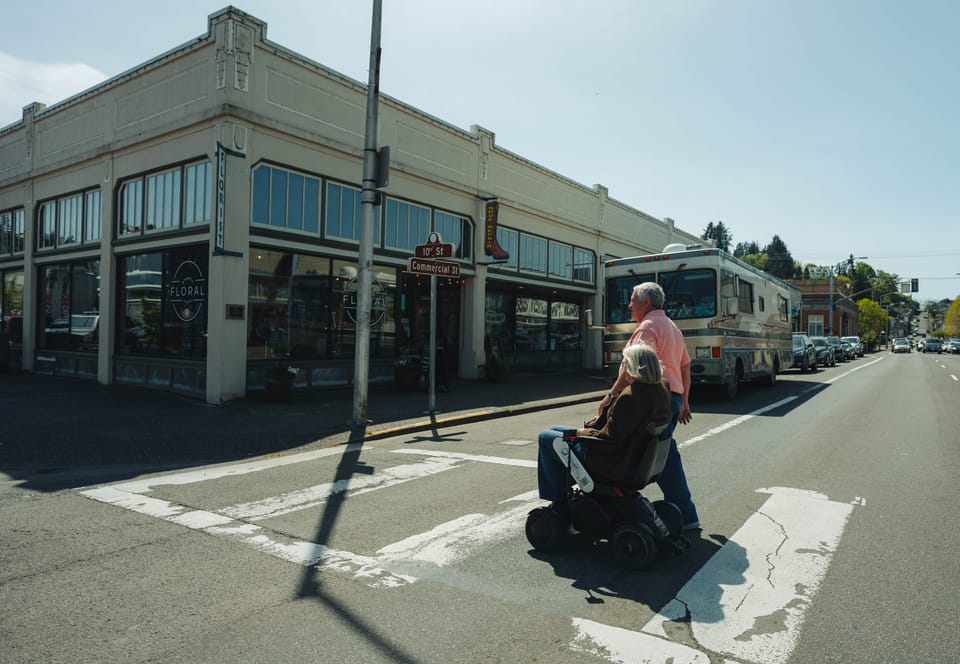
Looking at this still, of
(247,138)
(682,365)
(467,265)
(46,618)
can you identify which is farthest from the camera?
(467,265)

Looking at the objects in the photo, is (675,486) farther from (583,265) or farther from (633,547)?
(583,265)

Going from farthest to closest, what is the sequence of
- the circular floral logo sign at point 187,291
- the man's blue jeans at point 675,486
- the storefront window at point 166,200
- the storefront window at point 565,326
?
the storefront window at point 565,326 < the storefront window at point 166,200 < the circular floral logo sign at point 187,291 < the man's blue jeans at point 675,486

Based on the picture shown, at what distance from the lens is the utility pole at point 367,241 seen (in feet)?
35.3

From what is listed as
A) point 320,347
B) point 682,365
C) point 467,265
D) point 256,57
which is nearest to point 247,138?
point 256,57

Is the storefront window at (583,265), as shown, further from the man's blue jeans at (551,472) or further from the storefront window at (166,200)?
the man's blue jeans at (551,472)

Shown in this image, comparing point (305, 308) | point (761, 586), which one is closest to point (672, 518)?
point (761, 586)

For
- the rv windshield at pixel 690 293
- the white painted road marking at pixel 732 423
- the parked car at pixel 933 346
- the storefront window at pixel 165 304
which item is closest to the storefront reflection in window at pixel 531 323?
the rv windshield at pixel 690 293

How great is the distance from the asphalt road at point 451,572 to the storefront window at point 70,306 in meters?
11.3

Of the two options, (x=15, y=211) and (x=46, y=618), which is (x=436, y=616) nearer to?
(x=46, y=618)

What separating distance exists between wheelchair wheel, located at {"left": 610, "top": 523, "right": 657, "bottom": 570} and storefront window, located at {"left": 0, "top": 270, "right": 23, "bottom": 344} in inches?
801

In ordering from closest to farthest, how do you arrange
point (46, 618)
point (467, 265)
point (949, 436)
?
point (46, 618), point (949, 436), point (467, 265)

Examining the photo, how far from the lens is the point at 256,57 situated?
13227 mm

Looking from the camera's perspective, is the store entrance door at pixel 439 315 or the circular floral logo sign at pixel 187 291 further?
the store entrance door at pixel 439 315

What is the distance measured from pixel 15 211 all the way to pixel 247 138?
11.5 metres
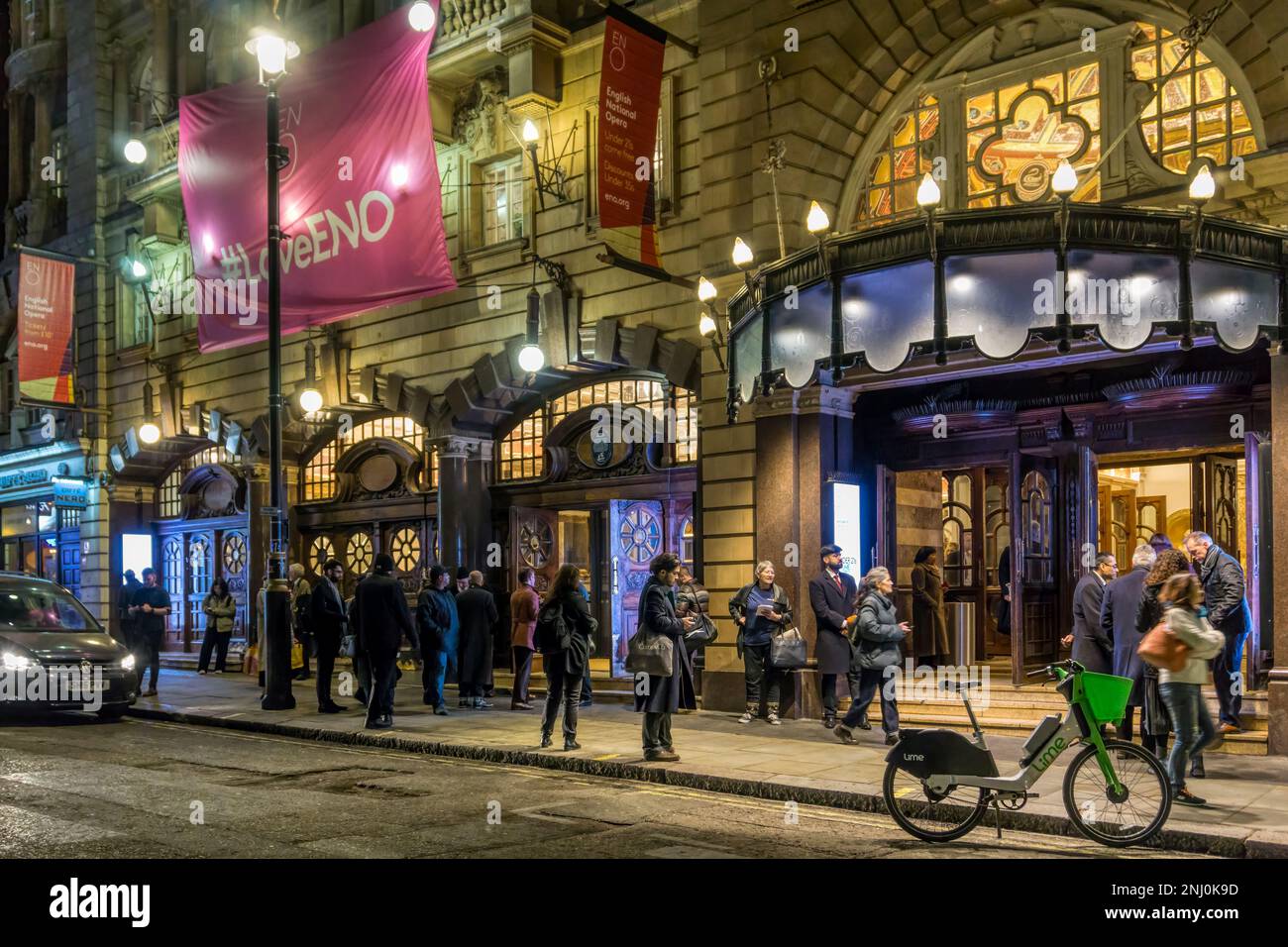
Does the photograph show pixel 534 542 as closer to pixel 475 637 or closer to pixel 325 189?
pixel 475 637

##########

Written problem: Copy out, unchanged, the part of the entries that opens with the line containing "Examining the photo, how" and runs through the end of the entries. Leave out the pictures.

Right answer:
Examining the photo, how far from the lens is the point at 256,57 situated?
13227 mm

Looking from the camera's perspective, is the store entrance door at pixel 439 315 or the circular floral logo sign at pixel 187 291 further?
the store entrance door at pixel 439 315

What is the distance measured from pixel 15 211 all the way to pixel 247 138?
11.5 metres
Does the photograph show pixel 534 542 as closer to pixel 475 637 or closer to pixel 325 189?
pixel 475 637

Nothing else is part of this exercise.